Here’s How Tax-Free Tips Could Impact Our Economy

With the 2024 presidential race heating up, it’s anyone’s guess who’ll be in the Oval Office by the end of this year.

The country is as polarized as ever, and the two candidates have drastically different policies except for one: eliminating taxes on tips.

This bipartisan proposal has been gaining attention on both sides of the political aisle, especially among service workers excited to keep more of their hard-earned cash.

But will this policy really help the average American?

Let’s dive into the details and see what the experts are saying.

How Are Tips Currently Being Taxed?

The federal government requires service employees to report tips to their employer if they made over $20 that month. These tips will count as another part of your income, which means you’ll owe more federal, state, and payroll taxes at the end of the year.

Roughly 50% of tipped workers make less than $32,000 annually and pay approximately $2,000 in taxes if they don’t qualify for other tax incentives like the Earned Income Tax Credit (EITC) or the Child Tax Credit. Workers who qualify for one of these programs won’t need to pay federal taxes.

What The Presidential Candidates Are Proposing

The tax-free tip policy came to light when Donald Trump announced it in his recent speech in Las Vegas. Fast-forward a week, and vice-president Kamala Harris expressed a similar view and added it to her campaign platform.

The bipartisan proposal wants to ease the financial burden of service workers nationwide.

For example, let’s look at a server who makes $45,000 a year and doesn’t qualify for a tax credit. Right now, they must pay a 22% federal tax rate plus more if they owe state taxes.
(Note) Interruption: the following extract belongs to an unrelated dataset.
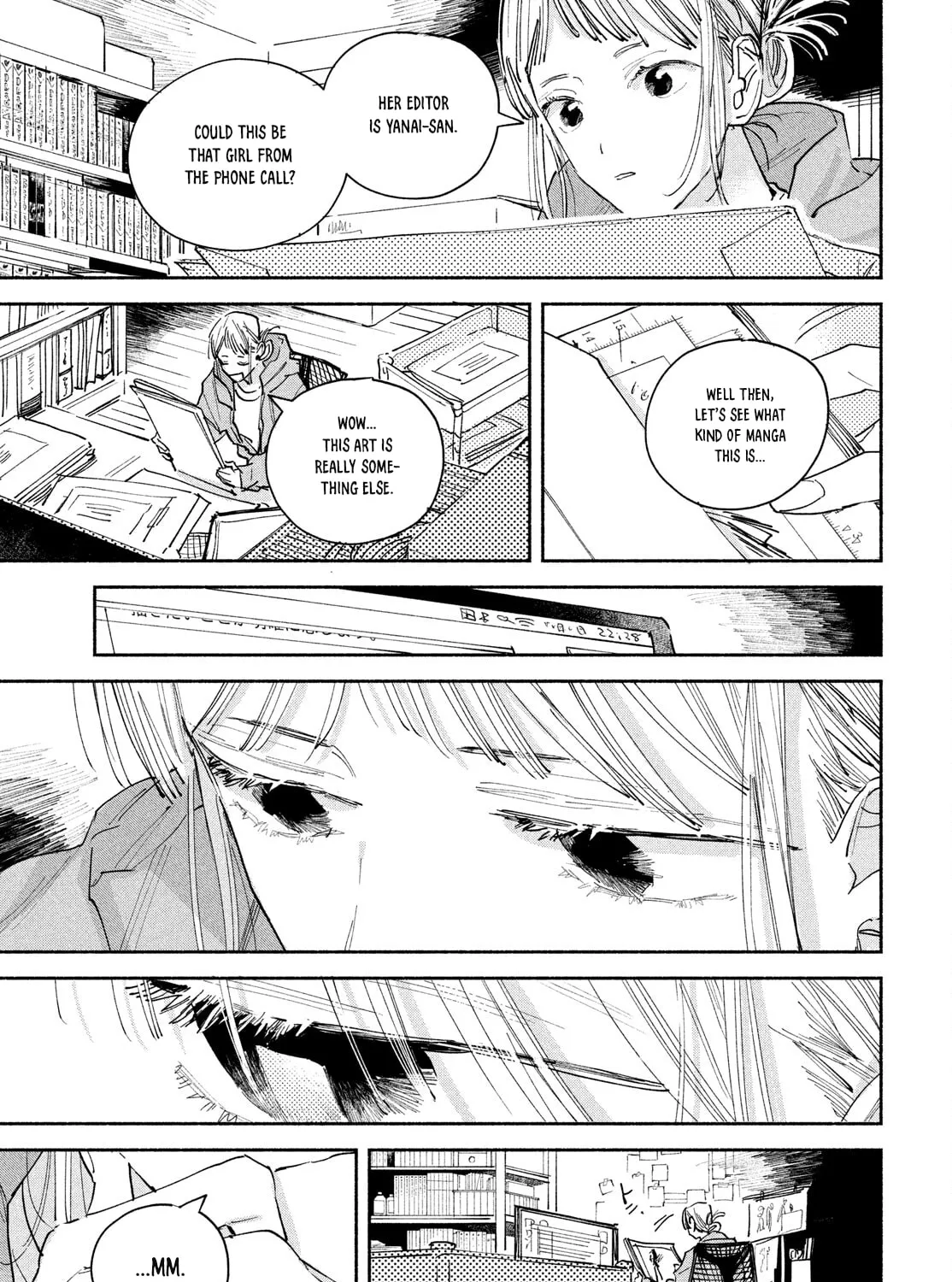 Read Manga Lover chapter 4 image 56 on Lezhin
But if their $20,000 tips were tax-free, they could claim it on their tax form each year, fall into a lower bracket, and pay thousands of dollars less each year.

So far, neither candidate has gone into the details of their new policy, but several bills are already gaining traction that would make this a reality.

How Will This Policy Impact The Economy?

Eliminating tip taxes seems like a win-win on paper. You keep more of your paycheck and pay less yearly taxes.

However, the overall effect on the country’s economy could be massive, especially with our growing deficit. Recent estimates suggest that making tips tax-free could cost the government up to $250 billion over the next decade if the government doesn’t compensate for the added costs.

Some also argue that this move would force non-tipped workers to fill in the gaps and foot the bill for tipped workers. Other workers might also request their employers to shift some of their income to tips to take advantage of the changes.

Why Experts Are Divided On Tax-Free Tips

Many experts are divided on whether this new policy will make a difference.

Service workers could see a bump in their paychecks each year, especially if you’re on the higher end of the scale. Paying taxes on $20k instead of $50 could save them thousands of dollars.

However, not everyone is convinced of these new measures. Many critics say they’ll give the government an excuse not to raise the minimum wage for tipped workers.

In some states, employers will still get away with paying $2.13 an hour and rely on tips to fill the gap. And if you’ve worked in hospitality before, you know that some slow days might mean walking away with your hourly wage, and that’s it.

The Bottom Line

No matter where you stand, tax-free tips are becoming a big talking point in this election.

Only time will tell how the winning candidate elaborates and implements their plan without hurting the country’s economy.